The demonstrators, mainly traders from a local market, blocked National Road Number 1 (EN1) early Tuesday evening in Bobole, 50 kilometres from the centre of Maputo. They forced a lorry driver to leave his vehicle in the middle of the road.
To disperse the group, at around 10:00 local time today (08:00 in Lisbon), the police, using an armoured vehicle and two other police cars, fired live ammo and tear gas canisters.
The operation, which included the throwing of tear gas grenades, created chaos in Bobole, with dozens of screaming demonstrators fleeing inside the market, which is located along the road.
‘The population is angry, especially now that they’ve started shooting,’ Jaime Marcos, a resident of Bobole, told Lusa.
By late morning in Maputo, the road was unblocked, but there was a strong police apparatus, which, as well as guarding the site, escorted some lorries to safer points.
As well as the repeated demand for ‘electoral truth’, among the main reasons for the group’s protest is the cost of living, especially cement.
‘We’re not here to steal anything.
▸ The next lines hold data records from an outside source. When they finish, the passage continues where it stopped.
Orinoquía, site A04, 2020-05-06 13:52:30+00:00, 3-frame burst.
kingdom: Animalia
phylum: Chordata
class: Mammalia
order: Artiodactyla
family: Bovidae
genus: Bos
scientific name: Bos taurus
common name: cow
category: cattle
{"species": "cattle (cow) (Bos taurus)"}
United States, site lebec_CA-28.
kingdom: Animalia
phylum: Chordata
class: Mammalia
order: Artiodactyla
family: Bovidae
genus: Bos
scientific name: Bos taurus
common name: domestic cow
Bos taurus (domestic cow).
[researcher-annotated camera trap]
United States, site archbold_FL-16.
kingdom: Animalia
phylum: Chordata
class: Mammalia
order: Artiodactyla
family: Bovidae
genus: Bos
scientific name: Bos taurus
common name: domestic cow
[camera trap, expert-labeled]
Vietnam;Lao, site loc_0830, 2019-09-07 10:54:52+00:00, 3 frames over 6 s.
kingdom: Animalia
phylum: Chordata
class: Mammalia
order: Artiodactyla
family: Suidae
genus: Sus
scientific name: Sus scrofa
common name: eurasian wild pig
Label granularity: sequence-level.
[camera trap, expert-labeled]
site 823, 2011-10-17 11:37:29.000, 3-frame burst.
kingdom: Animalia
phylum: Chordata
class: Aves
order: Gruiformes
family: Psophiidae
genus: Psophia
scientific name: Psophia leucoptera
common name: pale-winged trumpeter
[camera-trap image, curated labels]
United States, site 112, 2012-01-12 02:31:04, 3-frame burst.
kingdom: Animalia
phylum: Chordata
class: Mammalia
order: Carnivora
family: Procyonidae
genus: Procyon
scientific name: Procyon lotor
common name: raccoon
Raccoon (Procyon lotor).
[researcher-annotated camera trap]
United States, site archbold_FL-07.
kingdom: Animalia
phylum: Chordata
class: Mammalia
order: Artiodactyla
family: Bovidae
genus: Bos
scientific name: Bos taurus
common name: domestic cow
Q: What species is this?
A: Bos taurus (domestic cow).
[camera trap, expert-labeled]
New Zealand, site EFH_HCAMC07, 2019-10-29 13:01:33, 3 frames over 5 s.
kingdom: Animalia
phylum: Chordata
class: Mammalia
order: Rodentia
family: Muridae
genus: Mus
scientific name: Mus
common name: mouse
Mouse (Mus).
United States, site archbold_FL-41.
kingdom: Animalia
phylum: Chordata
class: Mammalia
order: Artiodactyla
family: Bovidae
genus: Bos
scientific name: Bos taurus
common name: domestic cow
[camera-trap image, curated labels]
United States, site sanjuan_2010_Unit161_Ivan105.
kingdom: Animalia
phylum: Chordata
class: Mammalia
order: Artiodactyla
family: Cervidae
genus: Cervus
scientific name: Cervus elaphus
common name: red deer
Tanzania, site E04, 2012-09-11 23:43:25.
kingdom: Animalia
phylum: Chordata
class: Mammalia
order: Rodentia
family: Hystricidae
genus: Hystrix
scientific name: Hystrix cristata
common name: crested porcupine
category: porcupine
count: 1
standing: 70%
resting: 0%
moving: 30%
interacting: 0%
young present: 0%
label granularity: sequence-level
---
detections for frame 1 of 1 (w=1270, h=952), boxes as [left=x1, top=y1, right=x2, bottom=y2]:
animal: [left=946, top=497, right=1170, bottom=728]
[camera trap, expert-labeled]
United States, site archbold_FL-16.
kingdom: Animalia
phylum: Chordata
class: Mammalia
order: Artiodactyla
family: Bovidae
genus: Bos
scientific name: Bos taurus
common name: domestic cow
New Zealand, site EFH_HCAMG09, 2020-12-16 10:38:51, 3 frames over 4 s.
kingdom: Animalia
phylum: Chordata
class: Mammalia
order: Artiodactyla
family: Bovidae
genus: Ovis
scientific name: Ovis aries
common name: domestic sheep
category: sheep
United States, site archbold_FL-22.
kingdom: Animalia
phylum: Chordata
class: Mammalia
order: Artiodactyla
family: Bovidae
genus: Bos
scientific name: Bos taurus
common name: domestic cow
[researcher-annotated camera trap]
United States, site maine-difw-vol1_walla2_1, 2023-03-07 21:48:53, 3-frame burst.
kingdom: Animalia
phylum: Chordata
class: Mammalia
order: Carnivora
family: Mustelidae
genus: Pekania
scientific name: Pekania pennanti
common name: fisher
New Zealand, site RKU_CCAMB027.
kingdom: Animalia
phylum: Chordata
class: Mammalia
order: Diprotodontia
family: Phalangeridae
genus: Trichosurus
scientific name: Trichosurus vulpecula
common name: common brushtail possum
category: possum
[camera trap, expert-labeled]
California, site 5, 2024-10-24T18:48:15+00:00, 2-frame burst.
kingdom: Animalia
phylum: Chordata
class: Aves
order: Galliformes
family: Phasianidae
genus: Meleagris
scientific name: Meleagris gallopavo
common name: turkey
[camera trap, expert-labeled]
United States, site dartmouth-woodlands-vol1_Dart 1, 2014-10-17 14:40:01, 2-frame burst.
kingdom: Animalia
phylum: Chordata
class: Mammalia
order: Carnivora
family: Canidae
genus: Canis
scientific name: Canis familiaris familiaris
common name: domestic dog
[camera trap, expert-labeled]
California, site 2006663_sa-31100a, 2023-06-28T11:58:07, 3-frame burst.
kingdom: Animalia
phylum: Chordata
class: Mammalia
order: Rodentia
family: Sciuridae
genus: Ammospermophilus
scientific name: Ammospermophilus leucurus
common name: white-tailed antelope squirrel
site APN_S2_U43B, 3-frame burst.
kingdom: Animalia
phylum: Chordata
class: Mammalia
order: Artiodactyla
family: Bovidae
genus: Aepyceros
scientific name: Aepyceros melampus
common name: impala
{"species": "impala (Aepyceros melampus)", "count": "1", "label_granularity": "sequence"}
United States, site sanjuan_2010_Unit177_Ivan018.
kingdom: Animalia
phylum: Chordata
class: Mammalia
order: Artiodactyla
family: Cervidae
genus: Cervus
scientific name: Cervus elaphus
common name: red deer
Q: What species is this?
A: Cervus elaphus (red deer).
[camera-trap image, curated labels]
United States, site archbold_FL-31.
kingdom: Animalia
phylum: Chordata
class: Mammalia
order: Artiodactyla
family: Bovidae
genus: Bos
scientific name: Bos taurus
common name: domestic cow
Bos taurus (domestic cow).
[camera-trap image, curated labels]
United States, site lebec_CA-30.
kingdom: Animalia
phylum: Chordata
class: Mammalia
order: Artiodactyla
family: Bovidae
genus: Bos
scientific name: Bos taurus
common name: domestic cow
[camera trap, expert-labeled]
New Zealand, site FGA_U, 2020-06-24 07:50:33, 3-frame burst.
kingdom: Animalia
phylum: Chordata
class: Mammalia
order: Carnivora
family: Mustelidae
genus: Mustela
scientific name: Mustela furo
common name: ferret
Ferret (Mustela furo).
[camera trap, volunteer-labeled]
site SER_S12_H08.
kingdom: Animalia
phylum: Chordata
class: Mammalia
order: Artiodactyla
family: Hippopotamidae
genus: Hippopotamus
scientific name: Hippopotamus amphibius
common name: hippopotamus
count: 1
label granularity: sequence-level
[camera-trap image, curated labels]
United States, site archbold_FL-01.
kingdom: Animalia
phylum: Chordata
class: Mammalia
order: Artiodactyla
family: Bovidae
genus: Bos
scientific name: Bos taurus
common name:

We want them to lower the price of products, especially cement, because our president Venâncio Mondlane (the candidate defeated in the presidential elections) has already said that the price of cement has to go down,’ Lara Lileme, a shopkeeper who was among the protesters, told Lusa.
The population accuses the authorities of having shot people during the operations, threatening to block the main road linking the south, centre and north of the country again at that point.
‘They’re firing real bullets, and they’ve been shooting people here. This won’t stop. Let them reduce the price of things or talk to our president. We listened to our president, Cornélio Mata, another protester, told Lusa, referring not to the President but always to Venâncio Mondlane as the winner of the October elections.
Bobole was one of the points where clashes between police and protesters were most intense during the last three months of the post-election crisis, and it was also one of the first points that former presidential candidate Venâncio Mondlane visited since his return to Mozambique on 9 January.
Mozambique is experiencing grave social unrest, protests, demonstrations and stoppages, called by Mondlane, who does not accept the election results, with clashes between police and demonstrators, which have caused at least 315 deaths and around 750 people shot, according to the electoral platform Decide. This non-governmental organisation monitors electoral processes.